Malicious code can add `<script>` tags that run without being sanitized.

### Distorted Behavior

This distortion sanitizes the `responseXML` property value.
<hr>
<a name="xsltprocessordocsblocked-properties-transformtodocument-valuemd"></a>

## XSLTProcessor.prototype.transformToDocument

**Non-standard**: This feature is non-standard and is not on a standards track. Do not use it on production sites facing the Web: it will not work for every user. There may also be large incompatibilities between implementations and the behavior may change in the future.

`XSLTProcessor.prototype.transformToDocument(Node source, Document owner)` transforms the node source by applying the stylesheet imported using the `XSLTProcessor.prototype.importStylesheet()` function. The owner document of the resulting document fragment is the owner node.

This function can be used to parse and transform XML documents with XSLT into valid HTML documents, which can be inserted into the current DOM. By using XSLT, it is possible to create arbitrary HTML tags and therefore gain access to the raw window object.

### Distorted Behavior

This method is blocked by LWS, and an exception is thrown if code attempts to call it.
<hr>
<a name="xsltprocessordocsblocked-properties-transformtofragment-valuemd"></a>

## XSLTProcessor.prototype.transformToFragment

**Non-standard**: This feature is non-standard and is not on a standards track. Do not use it on production sites facing the Web: it will not work for every user. There may also be large incompatibilities between implementations and the behavior may change in the future.

`XSLTProcessor.prototype.transformToFragment(Node source, Document owner)` transforms the node source by applying the stylesheet imported using the `XSLTProcessor.prototype.importStylesheet()` function. The owner document of the resulting document fragment is the owner node.

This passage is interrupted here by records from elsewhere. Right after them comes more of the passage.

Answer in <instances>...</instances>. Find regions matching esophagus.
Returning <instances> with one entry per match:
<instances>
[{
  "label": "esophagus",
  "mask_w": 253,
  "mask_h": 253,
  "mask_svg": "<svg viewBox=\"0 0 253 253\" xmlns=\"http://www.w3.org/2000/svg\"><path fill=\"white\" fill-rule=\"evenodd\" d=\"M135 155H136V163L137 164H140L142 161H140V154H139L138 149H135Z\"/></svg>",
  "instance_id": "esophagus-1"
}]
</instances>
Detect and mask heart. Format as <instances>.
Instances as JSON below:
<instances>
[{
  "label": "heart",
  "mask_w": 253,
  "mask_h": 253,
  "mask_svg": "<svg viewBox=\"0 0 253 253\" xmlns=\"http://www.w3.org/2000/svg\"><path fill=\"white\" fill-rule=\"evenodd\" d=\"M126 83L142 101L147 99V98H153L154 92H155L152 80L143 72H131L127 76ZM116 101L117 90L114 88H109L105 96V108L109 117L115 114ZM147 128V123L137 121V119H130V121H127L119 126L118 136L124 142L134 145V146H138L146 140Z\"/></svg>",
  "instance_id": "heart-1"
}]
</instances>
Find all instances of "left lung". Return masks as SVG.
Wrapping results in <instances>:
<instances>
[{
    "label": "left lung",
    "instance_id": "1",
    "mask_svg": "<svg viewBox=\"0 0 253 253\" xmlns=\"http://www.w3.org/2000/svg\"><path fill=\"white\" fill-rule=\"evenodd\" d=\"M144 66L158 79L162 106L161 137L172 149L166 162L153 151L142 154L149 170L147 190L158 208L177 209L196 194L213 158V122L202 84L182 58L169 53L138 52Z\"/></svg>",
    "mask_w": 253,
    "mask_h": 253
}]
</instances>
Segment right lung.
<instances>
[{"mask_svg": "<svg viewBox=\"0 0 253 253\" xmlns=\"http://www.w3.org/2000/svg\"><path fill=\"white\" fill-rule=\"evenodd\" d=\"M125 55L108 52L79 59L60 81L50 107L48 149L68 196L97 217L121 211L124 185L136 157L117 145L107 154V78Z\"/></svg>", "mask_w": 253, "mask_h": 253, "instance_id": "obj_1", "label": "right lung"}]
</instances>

This function can be used to parse and transform XML documents with XSLT into valid HTML documents, which can be inserted into the current DOM. By using XSLT, it is possible to create arbitrary HTML tags and therefore gain access to the raw window object.

### Distorted Behavior

This method is blocked by LWS, and an exception is thrown if code attempts to call it.
<hr>
<a name="evaldocseval-valuemd"></a>

## eval

The [`eval()`](https://developer.mozilla.org/en-US/docs/Web/JavaScript/Reference/Global_Objects/eval) function evaluates JavaScript code represented as a string.

### Distorted Behavior

This distortion ensures code executes in the sandbox.